In an election law case, timing matters. Delays in the release of 2020 census data and the rush to finalize new districts before the 2022 midterms resulted in five states — Alabama, Florida, Georgia, Louisiana and Ohio — holding congressional elections this year under maps that courts found likely to violate federal law or state constitutions.

At the beginning of a lawsuit, especially in an election year, there are many motions for immediate relief (preliminary injunction or temporary restraining order) so harmful laws are not enforced while a case moves through the courts. In 2022, much of the redistricting legal action involved immediate — though temporary — relief. Now, in 2023, maps will head back to courts for ruling on their merits, which will include trials, longer proceedings and final decisions. 

There is ongoing litigation against congressional maps in Alabama, Arkansas, Florida, Georgia, Kansas, Louisiana, Michigan, Mississippi, New Mexico, New York, North Carolina, Ohio, South Carolina, Texas and Utah. Additionally, 13 states have ongoing litigation over legislative maps (districts for state houses and state senates).

Litigation can be slow moving, so legal challenges to some 2021 voter suppression laws will be resolved in 2023.

The story of 2021 was voter suppression. Following a contentious 2020 presidential election, Republican-controlled state legislatures passed a steady stream of bills that restricted voting access, particularly targeting mail-in voting, early voting and registration opportunities. In 2021, 19 states enacted restrictive voting laws, with seven states enacting the worst of the worst — omnibus election laws that cover a range of topics in a single, large bill.

Yet, it is 2023 when a large portion of those laws will likely meet their ultimate fates in court. Similar to the challenged redistricting maps, some temporary relief was granted before the midterm elections. Additionally, there have been full trials over voter suppression laws passed in Arkansas, Florida and Montana, but all three cases are now on appeal. In Texas and Iowa, trials have been previously postponed and will hopefully take place this summer.

As a testament to the slow pace of litigation, we hope to get a resolution soon in a lawsuit filed all the way back in December 2020. Stacey Abrams’ Fair Fight is alleging that a right-wing group engaged in voter intimidation in advance of the 2021 U.S. Senate runoff elections in Georgia. Recently, the U.S. Department of Justice accepted a judge’s request to join the proceedings and defend the constitutionality of Section 11(b) of the VRA, a federal law that protects against voter intimidation. 

State legislatures will pass more election and voting bills in 2023; no doubt, some will face legal challenges.

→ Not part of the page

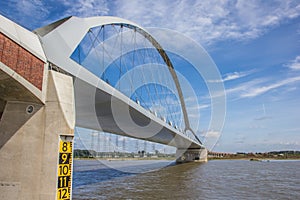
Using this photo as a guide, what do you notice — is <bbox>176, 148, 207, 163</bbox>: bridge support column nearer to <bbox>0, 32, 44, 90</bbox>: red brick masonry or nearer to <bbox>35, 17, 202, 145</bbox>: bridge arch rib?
<bbox>35, 17, 202, 145</bbox>: bridge arch rib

Across the country, many states are set to convene for the next legislative session in early January. We don’t yet know the priorities of legislators in 2023, but prefiled bills — those submitted before the session begins — clue us in for what’s next. In Texas, legislators have prefiled over 70 election and voting bills ahead of the state’s legislative session beginning on Jan. 10 — this figure includes 48 pro-voting and 21 anti-voting measures. It appears that two major themes will carry over from last year: Republican lawmakers are intent on criminalizing voting and election administration processes and curbing popular mail-in voting methods.

In Ohio, lawmakers rushed House Bill 458 through the state legislature in the final weeks of 2022. H.B. 458 would impose a strict photo ID on voters, restrict the timeline for absentee voting, shorten the window for voters to cure ballots and severely limit drop boxes. Gov. Mike DeWine (R) has yet to sign or veto the bill, so its future remains in limbo. If DeWine takes no action, it will become law without his signature and lawsuits are expected.

In Missouri, legislators have prefiled upwards of 14 bills, including several resolutions to change the state constitution and make it harder for citizens to effect change through the ballot initiative process. A similar anti-democratic effort gained momentum recently in Ohio. 

The voting and elections landscape has been permanently altered by important cases and court decisions over the past few decades. If 2023 follows the trend of elections becoming more litigious every year, the future of democracy remains on the docket.